Problems:
- A) Rewrite the paragraph of the screenplay introduction that begins "I came up with the title, "The Horribleness"" as a short bulleted list that keeps its main facts.
- B) Pick up the screenplay introduction after its final sentence and continue writing it.

Text segment:
Introduction – I have written 39 full-length
feature screenplays over the past 30 or so years. Four of these scripts
(Thou Shalt Not Kill . . . Except, Lunatics: A Love Story,
Running Time and If I Had a Hammer) I have made into films
myself independently; one, Humans in Chains which was retitled
Alien Apocalypse, I just made for the SciFi Channel; and one
other script of mine, Cycles, was sold to Beacon Entertainment
(producers of Air Force One) and after nearly ten years in development
hell, finally went into turnaround. I heard that director/writer Phillip
Kaufman (The Right Stuff) was attached to it for a while, and
it's title was inexplicably changed to Griffin.
Gary Jones and I came up with this story last spring, and had a first draft by July. Our plan was to shoot the film very cheaply, then open it in New York City on 9/11/11, the tenth anniversay of the 9/11 attacks. We budgeted the film, got prices on theater rentals in Manhattan, and were entirely ready to go . . . but couldn't get the financing. Good thing, too, because we would have been in post-production when the news of Osama Bin Laden's death was announced. Anyway, this is how Gary and I envisioned it.
"It's a Lost, Lost World" was the third script that Paul Harris and I wrote together. It was intended for Bruce, Ted, Renee O'Connor and Lucy Lawless. Paul is a much bigger Lost World fan than I am, so it pleased the hell out of me when I came up with that title (in the shower), laughed, thought, "Paul will love this," pitched it to Paul and he laughed, too, and immediately wanted to write the script. It was actually quite a difficult script to write, but no one ever said art, particularly comedy, was easy. To me, "It's a Lost, Lost World" is a sure-fire moneymaker, but clearly, what do I know?
I came up with the title, "The Horribleness" (which is an homage to "The Ghost and Mr. Chicken"), and the first gag, then asked my very good buddy, Paul Harris, to help me write the script. Although Paul and I are close friends, our one attempt at collaboration ten years earlier, "Buds," had been rather contentious, and neither of us was happy with the final results, so we avoided writing together for a decade. It turned out, however, that writing "The Horribleness" with Paul was the most enjoyable writing experience of my life. It wasn't an easy script to write--slapstick comedy may well be one of the most difficult genres to write--and me and Paul worked hard on this for about five months. But we had a terrific time, and laughed a lot. I hope you do, too.

[Entries drawn from a collection]
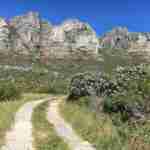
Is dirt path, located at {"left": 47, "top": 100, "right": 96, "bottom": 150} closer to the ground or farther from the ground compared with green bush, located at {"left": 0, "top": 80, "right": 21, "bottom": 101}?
farther from the ground

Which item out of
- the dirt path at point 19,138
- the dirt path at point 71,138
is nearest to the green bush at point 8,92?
the dirt path at point 19,138

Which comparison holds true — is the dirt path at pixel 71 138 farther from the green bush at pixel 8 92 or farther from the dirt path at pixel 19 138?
the green bush at pixel 8 92

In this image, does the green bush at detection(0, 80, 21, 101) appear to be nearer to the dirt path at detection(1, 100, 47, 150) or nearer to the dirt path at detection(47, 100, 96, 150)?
the dirt path at detection(1, 100, 47, 150)

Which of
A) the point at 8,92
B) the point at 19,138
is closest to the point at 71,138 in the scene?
the point at 19,138

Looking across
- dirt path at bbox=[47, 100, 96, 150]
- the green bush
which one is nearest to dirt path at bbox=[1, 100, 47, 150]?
dirt path at bbox=[47, 100, 96, 150]

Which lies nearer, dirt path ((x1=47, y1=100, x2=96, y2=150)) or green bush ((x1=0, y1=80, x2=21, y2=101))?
dirt path ((x1=47, y1=100, x2=96, y2=150))

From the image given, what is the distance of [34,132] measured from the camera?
62.8ft

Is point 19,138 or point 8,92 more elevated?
point 19,138

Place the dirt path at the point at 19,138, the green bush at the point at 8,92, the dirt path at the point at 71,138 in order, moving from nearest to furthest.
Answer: the dirt path at the point at 19,138 → the dirt path at the point at 71,138 → the green bush at the point at 8,92

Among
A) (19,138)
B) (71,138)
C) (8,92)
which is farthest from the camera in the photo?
(8,92)

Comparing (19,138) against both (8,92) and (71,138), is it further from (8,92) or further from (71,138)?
(8,92)

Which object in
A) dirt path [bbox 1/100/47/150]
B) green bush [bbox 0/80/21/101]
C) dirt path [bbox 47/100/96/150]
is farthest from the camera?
green bush [bbox 0/80/21/101]

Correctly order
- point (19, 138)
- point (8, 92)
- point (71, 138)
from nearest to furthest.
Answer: point (19, 138)
point (71, 138)
point (8, 92)

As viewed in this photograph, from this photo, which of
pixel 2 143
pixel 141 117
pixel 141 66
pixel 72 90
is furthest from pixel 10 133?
pixel 72 90
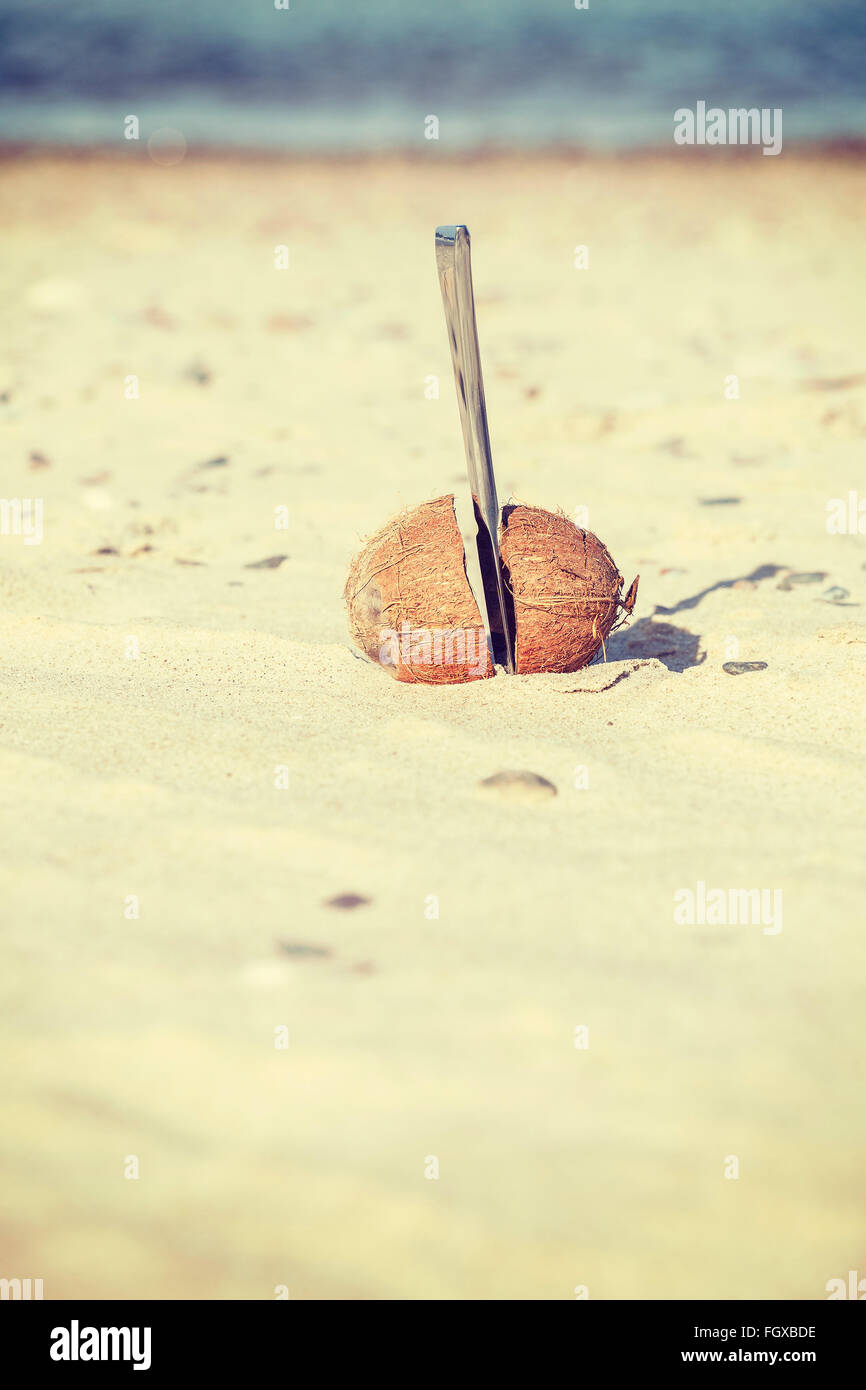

Exercise results:
- A)
- I came up with the title "The Horribleness," an homage to "The Ghost and Mr. Chicken," and the first gag, then asked my good friend Paul Harris to help write the script.
- Our only earlier collaboration, "Buds," ten years before, had been contentious and left us both unhappy with the results, so we avoided writing together for a decade.
- Writing "The Horribleness" with Paul turned out to be the most enjoyable writing experience of my life.
- It wasn't easy, since slapstick may be one of the hardest genres to write, and we worked hard on it for about five months.
- We had a terrific time and laughed a lot, and I hope readers do too.

- B)
–I came up with the idea in 1988, wrote the script in 1990, then finally shot the film in 2004. It was shown on SciFi Channel in 2005 and became their highest-rated stand-alone movie ever (for further details please read "The Making of Alien Apocalypse"). This is the numbered shooting script, but does not contain the lines and shticks Bruce and I inserted during production, like the running hand-shake gag, or pointing at the green alien blood on his sleeve and saying, "This isn't coming out."
–President John F. Kennedy was assassinated when I was
six years old, and though I don't remember the actual occurence, I do
clearly remember the funeral. I didn't give Kennedy's assassination
another thought for about the next ten years, until they finally released
the Zapruder film. Very little in life is as clear to me as where
the killing head shot bullet, the shot that throws Kennedy back and to
the left and takes off the side of his head, is coming from, which is
in front of him on the grassy knoll. Every single eye witness who
was interviewed said that they heard a bullet come from the grassy knoll,
yet none of that testimony is in the official record, the Warren Report.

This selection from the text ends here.